Quick Facts — U.S. Eviction Process by State (2026)
- No landlord may legally evict you without going through the courts — “self-help” lockouts and utility shutoffs are illegal in all 50 states
- For unpaid rent, notice periods run from as little as 3 days (California, Texas, Florida, and many others) to 14 days (Massachusetts, Minnesota, New York, Tennessee, Vermont, Washington)
- West Virginia is the harshest state — a landlord can file for eviction immediately, with no notice and no chance to fix the problem
- In about 7 states (West Virginia, Louisiana, Missouri, Ohio, South Dakota, Wyoming, and New Jersey) a landlord can use an “unconditional quit” notice, meaning you may not be able to pay to stop the eviction
- The court case has different names by state — most call it “unlawful detainer” or “forcible entry and detainer,” while others use “summary process,” “summary ejectment,” or simply “eviction”
- An uncontested eviction usually takes 4 to 8 weeks; a contested one can stretch to several months in tenant-protective states like New York and California
- Filing a written answer with the court is often the single most powerful thing a tenant can do to slow down or stop an eviction
Eviction Process by State — All 50 States Compared
The table below shows the core of the eviction process by state for all 50 states.

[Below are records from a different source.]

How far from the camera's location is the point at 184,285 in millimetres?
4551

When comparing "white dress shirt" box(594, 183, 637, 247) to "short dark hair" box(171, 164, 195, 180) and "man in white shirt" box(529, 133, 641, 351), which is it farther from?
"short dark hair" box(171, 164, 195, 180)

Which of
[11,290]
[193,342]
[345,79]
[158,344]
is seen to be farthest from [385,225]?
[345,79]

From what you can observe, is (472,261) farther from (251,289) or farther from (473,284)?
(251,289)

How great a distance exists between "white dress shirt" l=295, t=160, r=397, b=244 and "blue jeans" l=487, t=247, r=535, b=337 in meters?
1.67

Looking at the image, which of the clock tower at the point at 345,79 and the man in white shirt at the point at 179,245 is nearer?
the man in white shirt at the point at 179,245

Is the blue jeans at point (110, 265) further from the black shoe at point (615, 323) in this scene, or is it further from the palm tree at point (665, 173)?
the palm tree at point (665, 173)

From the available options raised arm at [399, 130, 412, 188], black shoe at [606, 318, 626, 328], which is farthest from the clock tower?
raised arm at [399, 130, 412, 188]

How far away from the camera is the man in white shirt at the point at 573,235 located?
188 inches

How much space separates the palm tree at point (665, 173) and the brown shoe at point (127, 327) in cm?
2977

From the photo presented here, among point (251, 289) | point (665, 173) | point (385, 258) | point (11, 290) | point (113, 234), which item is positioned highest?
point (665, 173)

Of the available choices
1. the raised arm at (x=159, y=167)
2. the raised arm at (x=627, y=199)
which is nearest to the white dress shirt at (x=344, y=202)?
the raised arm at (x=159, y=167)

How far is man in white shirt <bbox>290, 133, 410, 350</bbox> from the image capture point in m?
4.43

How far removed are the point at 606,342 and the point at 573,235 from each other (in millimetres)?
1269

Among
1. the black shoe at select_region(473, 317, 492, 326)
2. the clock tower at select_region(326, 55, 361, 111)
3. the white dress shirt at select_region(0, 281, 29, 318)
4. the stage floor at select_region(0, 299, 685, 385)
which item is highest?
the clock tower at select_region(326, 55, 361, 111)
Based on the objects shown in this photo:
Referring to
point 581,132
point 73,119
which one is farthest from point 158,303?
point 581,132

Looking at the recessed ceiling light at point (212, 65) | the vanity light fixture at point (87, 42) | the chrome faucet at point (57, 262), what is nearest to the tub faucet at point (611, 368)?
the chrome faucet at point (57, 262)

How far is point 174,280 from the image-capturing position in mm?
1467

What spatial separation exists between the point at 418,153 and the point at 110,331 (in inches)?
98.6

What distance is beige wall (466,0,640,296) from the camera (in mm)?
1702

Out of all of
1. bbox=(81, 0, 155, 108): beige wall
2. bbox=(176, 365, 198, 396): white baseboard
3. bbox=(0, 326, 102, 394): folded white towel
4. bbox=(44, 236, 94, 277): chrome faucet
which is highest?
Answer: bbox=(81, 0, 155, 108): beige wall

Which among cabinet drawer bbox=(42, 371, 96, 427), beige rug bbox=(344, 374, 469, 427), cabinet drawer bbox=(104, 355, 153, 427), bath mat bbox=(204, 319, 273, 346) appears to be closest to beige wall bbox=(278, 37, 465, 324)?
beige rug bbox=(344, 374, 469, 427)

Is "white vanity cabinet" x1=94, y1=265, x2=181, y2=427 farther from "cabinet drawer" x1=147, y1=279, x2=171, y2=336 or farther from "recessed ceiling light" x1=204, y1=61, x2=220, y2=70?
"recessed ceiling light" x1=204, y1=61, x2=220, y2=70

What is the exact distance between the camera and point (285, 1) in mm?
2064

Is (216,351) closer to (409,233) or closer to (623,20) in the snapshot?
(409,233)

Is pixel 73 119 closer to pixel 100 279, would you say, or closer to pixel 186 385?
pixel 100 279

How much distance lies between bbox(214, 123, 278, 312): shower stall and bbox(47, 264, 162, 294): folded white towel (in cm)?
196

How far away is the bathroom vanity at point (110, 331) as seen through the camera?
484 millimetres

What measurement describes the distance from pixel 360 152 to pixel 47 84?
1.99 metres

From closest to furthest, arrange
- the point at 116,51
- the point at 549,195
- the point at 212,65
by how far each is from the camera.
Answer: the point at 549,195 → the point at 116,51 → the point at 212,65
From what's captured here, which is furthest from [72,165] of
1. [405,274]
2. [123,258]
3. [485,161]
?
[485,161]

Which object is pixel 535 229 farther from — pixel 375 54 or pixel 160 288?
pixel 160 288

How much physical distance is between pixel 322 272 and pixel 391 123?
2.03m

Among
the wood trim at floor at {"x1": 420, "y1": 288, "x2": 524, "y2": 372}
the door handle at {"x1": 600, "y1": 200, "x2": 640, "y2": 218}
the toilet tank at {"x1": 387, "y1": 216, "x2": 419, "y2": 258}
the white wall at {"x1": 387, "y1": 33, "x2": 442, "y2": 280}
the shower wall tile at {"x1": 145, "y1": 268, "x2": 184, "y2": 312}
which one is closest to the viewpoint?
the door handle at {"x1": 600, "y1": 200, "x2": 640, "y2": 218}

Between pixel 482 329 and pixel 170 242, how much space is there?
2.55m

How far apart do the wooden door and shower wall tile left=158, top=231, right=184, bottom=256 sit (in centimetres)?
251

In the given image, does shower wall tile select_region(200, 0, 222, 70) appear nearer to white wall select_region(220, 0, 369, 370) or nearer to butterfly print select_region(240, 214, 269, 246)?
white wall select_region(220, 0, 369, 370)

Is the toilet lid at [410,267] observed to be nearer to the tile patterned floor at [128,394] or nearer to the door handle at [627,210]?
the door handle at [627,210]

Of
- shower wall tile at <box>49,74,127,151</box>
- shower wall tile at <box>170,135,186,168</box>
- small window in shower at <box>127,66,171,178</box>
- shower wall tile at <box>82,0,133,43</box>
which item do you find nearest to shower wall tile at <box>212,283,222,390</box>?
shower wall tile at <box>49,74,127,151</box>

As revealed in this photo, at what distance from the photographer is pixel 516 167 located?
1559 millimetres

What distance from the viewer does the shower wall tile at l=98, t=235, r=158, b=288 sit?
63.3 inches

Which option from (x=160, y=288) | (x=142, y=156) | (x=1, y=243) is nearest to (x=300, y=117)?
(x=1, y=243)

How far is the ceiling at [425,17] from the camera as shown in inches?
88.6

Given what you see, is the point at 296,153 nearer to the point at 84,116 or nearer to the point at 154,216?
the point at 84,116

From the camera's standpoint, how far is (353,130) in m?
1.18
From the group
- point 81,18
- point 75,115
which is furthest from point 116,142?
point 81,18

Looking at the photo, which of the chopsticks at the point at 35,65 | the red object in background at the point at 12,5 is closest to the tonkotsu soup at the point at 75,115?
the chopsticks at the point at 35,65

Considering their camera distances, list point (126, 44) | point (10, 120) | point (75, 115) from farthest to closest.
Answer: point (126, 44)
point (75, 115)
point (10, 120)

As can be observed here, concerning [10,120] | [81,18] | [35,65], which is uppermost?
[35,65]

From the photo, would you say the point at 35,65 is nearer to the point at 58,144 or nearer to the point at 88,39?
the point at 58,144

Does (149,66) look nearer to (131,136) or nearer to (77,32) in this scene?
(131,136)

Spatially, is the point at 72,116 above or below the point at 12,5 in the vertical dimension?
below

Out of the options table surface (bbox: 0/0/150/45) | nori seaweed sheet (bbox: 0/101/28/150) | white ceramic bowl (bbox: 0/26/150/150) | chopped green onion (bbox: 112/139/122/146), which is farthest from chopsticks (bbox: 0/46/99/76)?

Here is what each column means:
Nonpayment Notice = how many days a landlord must give you to pay overdue rent (or move) before filing an eviction for unpaid rent.
Lease-Violation Cure = how many days you get to fix a non-rent lease violation (an unauthorized pet, an extra occupant, and so on) before a landlord can file. “Quit notice” means the state lets the landlord demand you move without a chance to fix it; “Immediate” means no cure period applies.
Lawsuit Name = what your state calls the eviction court case, so you recognize the paperwork when it arrives.
Pay to Stop? = whether paying what you owe will halt a nonpayment eviction. “No” marks the unconditional-quit states where payment may not save your tenancy.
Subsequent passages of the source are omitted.